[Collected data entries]

========================================

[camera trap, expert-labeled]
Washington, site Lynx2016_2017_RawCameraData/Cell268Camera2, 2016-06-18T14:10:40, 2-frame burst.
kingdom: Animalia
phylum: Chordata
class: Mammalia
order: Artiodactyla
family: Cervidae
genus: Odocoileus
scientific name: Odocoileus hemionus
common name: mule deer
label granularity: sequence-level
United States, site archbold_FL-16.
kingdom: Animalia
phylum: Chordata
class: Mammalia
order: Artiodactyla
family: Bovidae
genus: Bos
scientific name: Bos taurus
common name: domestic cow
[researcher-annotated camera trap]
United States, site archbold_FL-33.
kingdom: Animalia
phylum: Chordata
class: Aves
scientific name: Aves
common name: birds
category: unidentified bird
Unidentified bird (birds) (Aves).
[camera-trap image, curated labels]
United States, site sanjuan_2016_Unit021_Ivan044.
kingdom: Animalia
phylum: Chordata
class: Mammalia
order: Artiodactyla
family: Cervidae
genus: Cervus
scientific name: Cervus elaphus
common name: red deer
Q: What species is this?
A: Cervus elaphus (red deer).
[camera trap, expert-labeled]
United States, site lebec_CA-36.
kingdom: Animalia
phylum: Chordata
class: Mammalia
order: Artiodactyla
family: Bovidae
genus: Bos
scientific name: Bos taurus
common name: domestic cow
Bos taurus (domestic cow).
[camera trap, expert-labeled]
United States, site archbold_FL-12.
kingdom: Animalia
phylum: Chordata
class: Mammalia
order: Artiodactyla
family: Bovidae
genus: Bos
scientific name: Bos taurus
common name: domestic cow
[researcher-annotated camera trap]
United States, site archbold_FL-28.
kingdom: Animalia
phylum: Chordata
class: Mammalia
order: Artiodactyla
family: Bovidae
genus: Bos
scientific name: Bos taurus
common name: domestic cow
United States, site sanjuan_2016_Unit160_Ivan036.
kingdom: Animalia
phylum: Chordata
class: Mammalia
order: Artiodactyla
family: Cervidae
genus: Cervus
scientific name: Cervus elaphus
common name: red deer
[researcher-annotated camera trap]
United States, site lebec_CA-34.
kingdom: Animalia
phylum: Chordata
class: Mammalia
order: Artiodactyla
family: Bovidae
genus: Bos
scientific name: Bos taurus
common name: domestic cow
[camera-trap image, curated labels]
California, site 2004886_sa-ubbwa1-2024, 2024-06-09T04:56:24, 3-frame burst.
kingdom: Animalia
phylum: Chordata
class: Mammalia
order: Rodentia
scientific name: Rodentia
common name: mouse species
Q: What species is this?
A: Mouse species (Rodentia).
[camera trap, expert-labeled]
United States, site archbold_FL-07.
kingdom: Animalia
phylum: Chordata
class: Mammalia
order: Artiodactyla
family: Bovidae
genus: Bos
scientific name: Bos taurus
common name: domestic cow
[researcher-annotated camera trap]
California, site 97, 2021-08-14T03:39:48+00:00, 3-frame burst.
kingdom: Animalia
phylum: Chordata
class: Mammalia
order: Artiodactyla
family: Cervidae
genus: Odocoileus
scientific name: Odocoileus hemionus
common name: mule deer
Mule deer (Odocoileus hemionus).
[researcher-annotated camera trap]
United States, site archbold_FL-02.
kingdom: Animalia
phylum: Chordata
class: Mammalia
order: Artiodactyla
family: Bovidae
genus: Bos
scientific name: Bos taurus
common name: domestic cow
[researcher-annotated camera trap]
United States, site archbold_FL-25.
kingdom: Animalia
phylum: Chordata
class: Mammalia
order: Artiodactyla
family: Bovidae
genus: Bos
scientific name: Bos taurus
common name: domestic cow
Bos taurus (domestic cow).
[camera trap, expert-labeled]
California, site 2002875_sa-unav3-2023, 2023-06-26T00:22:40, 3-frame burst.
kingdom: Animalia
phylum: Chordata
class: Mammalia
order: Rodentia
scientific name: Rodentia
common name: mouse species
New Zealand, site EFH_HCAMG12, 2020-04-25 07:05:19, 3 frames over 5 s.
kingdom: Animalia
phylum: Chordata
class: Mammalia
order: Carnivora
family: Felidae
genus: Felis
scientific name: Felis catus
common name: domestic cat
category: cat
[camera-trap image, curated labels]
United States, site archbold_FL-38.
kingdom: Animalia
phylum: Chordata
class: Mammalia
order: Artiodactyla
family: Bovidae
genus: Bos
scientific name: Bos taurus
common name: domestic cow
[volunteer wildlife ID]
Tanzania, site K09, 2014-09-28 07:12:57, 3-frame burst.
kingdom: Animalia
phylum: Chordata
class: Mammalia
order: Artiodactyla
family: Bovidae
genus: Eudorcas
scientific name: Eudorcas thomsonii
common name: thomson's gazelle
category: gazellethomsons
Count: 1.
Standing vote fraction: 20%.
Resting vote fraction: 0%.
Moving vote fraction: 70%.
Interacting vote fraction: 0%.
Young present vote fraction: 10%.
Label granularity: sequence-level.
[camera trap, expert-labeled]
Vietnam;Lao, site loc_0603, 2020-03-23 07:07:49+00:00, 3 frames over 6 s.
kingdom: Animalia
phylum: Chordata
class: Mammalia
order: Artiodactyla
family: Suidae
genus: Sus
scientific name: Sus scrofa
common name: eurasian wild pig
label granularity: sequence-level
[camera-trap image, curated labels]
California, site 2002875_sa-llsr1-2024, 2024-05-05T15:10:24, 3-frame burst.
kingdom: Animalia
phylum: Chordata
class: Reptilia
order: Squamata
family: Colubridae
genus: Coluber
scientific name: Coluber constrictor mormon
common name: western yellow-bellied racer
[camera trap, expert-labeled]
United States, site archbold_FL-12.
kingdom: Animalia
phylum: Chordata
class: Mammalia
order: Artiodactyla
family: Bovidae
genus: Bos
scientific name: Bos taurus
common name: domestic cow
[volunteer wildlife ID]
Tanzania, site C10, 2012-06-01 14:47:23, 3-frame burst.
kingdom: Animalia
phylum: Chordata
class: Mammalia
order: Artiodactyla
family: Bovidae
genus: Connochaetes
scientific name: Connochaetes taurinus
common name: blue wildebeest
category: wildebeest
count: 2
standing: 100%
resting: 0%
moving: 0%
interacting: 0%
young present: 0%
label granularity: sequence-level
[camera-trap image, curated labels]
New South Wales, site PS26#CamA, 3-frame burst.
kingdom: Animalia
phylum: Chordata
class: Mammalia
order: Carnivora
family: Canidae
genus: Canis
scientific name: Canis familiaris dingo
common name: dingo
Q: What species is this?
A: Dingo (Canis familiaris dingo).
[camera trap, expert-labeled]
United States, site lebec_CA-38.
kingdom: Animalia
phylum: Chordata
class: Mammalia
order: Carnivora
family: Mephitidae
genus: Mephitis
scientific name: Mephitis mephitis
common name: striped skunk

========================================

→ **Directions**: Once you have counted every line above that contains the string "fraction", give that number and nothing more.

→ **Task response**: 5